◆ **Exercise aim**:
From the press briefing on the Iraqi election, copy word for word the part that begins with the words containing "But Prime Minister" and ends with "continue to do.".

◆ **Supplied passage**:
Q Scott, you told us about two calls the President made today to world leaders, to Prime Minister Allawi, of Iraq, and to King Abdullah, of Jordan. And in both of them you said he encouraged those leaders to get the maximum participation in this election in Iraq going. Is that a sign the President is concerned that --
MR. McCLELLAN: No. In fact, I don't know if I'd describe it the same way you did. What they talked about was they're -- they are all committed to making sure that there is as broad participation as possible in the upcoming election. This is the first election of a number to come over the course of the next year. It's the first step in the election process on the path to a democratic future for the Iraqi people. And that's a significant achievement in and of itself, that for the first time, the Iraqi people will be holding elections to freely choose their leaders. And this is a transitional government.
But Prime Minister Allawi has been reaching out to all sectors of the Iraqi community to encourage broad participation in the elections. This is -- it's important that we do everything we can to support the Iraqi people to have the best possible election. And that's what we'll continue to do.
Q It does sound a bit, Scott, as if you're trying to lower expectations for this election. You're saying, it's the first of a series, it's a first step, it's not perfect, try for the best election possible under the circumstances. Is that because the President and his team are concerned that this isn't going to be a widely -- not a wide participation in this election, it might not be everything that he might have hoped for six weeks -- six months ago?
MR. McCLELLAN: As I said, the fact that the Iraqi people are having elections is a significant achievement. A year ago, people would have looked at that as not very realistic. And now we are seeing that for the first time, they are going to be able to freely choose their leaders. And this is an important step on the path to democracy, but there are other elections that will take place over the course of the next year. They will ratify the constitution later this year, once it is adopted by that transitional government. The transitional government will be putting in place the leaders for that transition period to a permanent government. And then, at the end of the year, they're going to be voting on a permanent government.

◆ **Given data**:
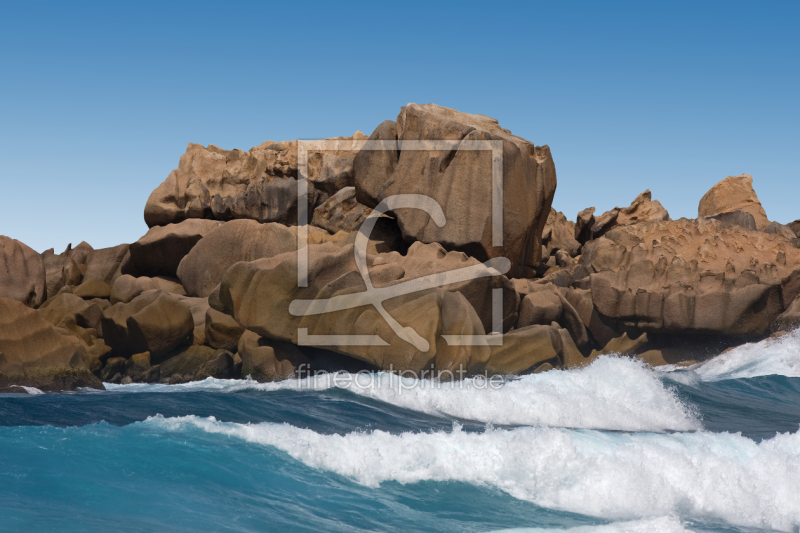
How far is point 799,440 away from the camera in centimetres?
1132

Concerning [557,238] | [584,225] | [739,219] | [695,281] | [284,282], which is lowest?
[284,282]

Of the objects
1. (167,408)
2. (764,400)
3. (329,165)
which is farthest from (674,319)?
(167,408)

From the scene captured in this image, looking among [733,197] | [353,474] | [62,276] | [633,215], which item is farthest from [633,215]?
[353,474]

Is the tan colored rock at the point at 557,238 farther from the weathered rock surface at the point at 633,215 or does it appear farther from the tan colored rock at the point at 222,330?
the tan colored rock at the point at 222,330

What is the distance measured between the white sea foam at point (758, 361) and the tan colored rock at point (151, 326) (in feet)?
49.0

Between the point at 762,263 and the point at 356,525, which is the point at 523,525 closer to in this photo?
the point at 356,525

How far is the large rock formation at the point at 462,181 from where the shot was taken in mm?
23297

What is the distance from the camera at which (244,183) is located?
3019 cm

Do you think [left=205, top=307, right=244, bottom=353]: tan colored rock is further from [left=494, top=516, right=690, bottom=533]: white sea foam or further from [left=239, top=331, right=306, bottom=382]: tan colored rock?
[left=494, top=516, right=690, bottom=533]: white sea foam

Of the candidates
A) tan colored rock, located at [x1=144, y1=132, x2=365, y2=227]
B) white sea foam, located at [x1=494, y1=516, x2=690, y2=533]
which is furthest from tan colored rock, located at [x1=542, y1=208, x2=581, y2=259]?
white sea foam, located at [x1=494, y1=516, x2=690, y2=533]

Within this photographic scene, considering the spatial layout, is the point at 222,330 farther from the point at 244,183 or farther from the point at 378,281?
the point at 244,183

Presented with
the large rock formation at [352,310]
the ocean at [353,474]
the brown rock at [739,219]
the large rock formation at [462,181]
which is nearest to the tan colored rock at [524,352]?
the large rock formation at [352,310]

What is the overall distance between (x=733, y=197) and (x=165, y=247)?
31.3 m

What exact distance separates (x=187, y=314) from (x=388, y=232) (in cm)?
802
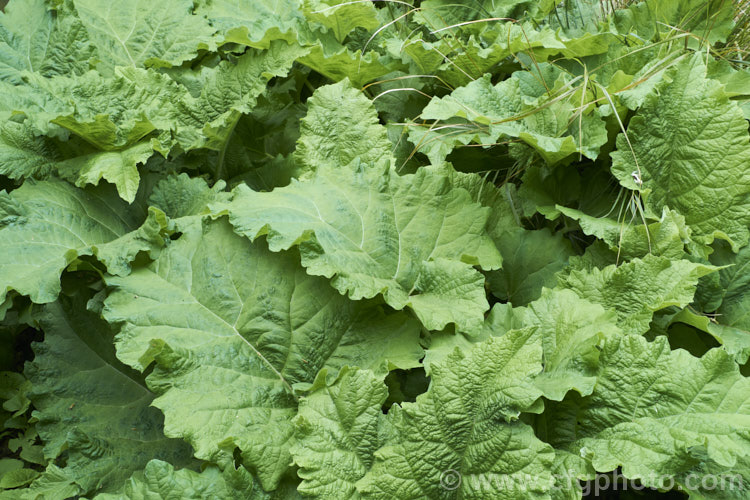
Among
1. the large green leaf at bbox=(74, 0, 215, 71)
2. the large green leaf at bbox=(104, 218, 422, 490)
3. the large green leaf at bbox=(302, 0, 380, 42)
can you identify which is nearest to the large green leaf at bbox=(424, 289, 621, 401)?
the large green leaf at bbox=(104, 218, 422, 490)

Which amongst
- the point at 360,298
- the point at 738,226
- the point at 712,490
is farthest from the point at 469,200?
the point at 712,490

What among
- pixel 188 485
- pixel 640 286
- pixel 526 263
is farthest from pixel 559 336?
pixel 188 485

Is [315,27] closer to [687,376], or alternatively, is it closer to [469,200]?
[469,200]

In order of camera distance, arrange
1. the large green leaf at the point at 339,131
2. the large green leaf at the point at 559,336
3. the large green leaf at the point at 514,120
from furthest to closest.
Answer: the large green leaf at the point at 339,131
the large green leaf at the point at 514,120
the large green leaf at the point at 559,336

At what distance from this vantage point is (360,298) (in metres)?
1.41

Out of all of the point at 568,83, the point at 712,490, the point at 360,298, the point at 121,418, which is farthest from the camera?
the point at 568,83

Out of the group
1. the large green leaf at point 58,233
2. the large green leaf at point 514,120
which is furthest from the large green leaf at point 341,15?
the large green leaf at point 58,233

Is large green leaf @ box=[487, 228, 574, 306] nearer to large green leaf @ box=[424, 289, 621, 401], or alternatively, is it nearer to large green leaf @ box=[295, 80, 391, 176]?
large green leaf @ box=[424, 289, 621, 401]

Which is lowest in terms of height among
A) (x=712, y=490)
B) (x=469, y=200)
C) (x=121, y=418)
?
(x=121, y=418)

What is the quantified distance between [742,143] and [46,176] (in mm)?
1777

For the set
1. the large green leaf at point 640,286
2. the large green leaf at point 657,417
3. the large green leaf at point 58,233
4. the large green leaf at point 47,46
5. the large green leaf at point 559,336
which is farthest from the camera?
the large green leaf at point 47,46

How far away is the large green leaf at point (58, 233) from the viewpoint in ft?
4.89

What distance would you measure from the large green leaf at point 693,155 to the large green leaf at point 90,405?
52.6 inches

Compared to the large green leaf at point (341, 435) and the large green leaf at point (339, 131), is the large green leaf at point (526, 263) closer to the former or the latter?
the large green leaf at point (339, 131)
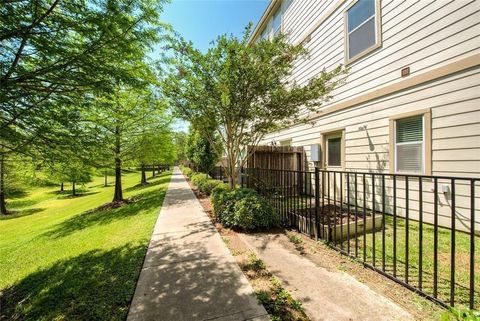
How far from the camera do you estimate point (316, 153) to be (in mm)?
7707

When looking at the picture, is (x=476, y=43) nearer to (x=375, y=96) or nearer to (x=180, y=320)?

◆ **Your response**:
But Prime Minister Allawi has been reaching out to all sectors of the Iraqi community to encourage broad participation in the elections. This is -- it's important that we do everything we can to support the Iraqi people to have the best possible election. And that's what we'll continue to do.